$\gdef \vec#1{\boldsymbol{#1}} \\ \gdef \rank {\mathrm{rank}} \\ \gdef \det {\mathrm{det}} \\ \gdef \Bern {\mathrm{Bern}} \\ \gdef \Bin {\mathrm{Bin}} \\ \gdef \Mn {\mathrm{Mn}} \\ \gdef \Cov {\mathrm{Cov}} \\ \gdef \Po {\mathrm{Po}} \\ \gdef \HG {\mathrm{HG}} \\ \gdef \Geo {\mathrm{Geo}}\\ \gdef \N {\mathrm{N}} \\ \gdef \LN {\mathrm{LN}} \\ \gdef \U {\mathrm{U}} \\ \gdef \t {\mathrm{t}} \\ \gdef \F {\mathrm{F}} \\ \gdef \Exp {\mathrm{Exp}} \\ \gdef \Ga {\mathrm{Ga}} \\ \gdef \Be {\mathrm{Be}} \\ \gdef \NB {\mathrm{NB}}$
(再掲)
$X \sim \F(n_1, n_2)$である時、その確率密度関数$f(x)$は、
$$\begin{aligned} f(x) = \dfrac{\Gamma(\frac{n_1+n_2}{2})}{\Gamma(\frac{n_1}{2}) \Gamma(\frac{n_2}{2})} \cdot \dfrac{(\frac{n_1}{n_2})^{\frac{n_1}{2}} \cdot x^{\frac{n_1}{2}-1}}{(1 + \frac{n_1}{n_2} x)^{\frac{n_1+n_2}{2}}} ~~ (x \gt 0) \end{aligned}$$であり、その特性値は、
$$\begin{aligned} &{\small ①平均:}E[X] = \dfrac{n_2}{n_2 – 2} ~~ {\small (ただしn_2 \gt 2)} \\ &{\small ②分散:}V[X] = \dfrac{2 n_2^2 (n_1+n_2-2)}{n_1 (n_2-2)^2 (n_2-4)} ~~ {\small (ただしn_2 \gt 4)} \\ &③{\small 積率母関数}M^X(\theta){\small は\theta \neq 0 で存在しません} \end{aligned}$$となる。
(①平均$E[X]$の証明)
以下、$n_2 \gt 2$とする。

項目一覧:
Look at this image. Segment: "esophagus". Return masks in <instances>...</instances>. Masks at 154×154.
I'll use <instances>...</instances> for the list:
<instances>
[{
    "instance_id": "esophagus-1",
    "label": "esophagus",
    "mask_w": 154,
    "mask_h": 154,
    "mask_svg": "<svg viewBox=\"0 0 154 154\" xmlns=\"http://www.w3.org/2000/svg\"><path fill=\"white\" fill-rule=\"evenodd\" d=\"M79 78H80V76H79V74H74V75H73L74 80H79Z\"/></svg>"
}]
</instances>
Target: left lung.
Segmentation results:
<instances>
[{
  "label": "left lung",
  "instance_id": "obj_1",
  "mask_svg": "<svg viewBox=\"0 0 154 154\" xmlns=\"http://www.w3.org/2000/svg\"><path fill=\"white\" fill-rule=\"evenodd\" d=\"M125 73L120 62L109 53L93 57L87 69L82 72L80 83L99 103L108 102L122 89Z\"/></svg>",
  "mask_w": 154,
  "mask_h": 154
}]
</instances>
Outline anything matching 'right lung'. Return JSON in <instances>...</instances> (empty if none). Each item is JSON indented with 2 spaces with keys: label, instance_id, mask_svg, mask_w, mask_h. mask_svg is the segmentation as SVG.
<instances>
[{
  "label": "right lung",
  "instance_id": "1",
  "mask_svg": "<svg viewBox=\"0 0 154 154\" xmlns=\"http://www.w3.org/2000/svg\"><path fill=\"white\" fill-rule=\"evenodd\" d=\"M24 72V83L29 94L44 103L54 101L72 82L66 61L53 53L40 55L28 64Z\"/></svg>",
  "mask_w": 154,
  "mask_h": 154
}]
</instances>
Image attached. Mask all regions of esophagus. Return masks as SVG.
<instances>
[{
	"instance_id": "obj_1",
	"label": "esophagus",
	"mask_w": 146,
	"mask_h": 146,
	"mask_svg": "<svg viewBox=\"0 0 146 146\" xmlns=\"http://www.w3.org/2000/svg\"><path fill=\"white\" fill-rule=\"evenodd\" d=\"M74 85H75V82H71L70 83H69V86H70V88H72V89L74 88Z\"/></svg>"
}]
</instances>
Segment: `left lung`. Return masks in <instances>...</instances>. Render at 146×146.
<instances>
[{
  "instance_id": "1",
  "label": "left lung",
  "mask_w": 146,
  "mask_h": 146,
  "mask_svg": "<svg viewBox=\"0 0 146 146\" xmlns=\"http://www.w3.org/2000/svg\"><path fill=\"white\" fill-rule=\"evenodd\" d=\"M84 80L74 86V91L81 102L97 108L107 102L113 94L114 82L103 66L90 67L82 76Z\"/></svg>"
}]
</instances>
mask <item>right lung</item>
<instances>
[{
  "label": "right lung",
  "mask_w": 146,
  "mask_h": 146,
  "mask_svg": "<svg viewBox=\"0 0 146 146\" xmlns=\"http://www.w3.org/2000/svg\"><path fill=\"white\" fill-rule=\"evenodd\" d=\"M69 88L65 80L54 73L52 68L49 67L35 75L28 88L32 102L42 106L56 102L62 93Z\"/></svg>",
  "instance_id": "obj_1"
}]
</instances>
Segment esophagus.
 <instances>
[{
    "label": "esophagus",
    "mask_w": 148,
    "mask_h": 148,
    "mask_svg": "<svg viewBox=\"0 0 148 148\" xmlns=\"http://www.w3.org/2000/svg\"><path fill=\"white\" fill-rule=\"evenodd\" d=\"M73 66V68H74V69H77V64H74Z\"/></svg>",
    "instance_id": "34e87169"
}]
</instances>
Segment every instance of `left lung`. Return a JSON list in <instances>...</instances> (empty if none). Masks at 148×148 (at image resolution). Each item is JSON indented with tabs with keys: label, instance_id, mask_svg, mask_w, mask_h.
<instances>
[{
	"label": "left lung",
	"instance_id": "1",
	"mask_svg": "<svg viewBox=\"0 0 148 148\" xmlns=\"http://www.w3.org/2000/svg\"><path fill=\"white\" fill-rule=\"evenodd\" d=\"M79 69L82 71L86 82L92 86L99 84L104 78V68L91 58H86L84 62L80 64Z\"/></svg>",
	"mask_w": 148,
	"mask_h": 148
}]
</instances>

作成内容:
原文では、F分布の分散にはどのような条件が付けられていますか。一文で答えてください。

解答例:
$n_2 > 4$ という条件が付けられています。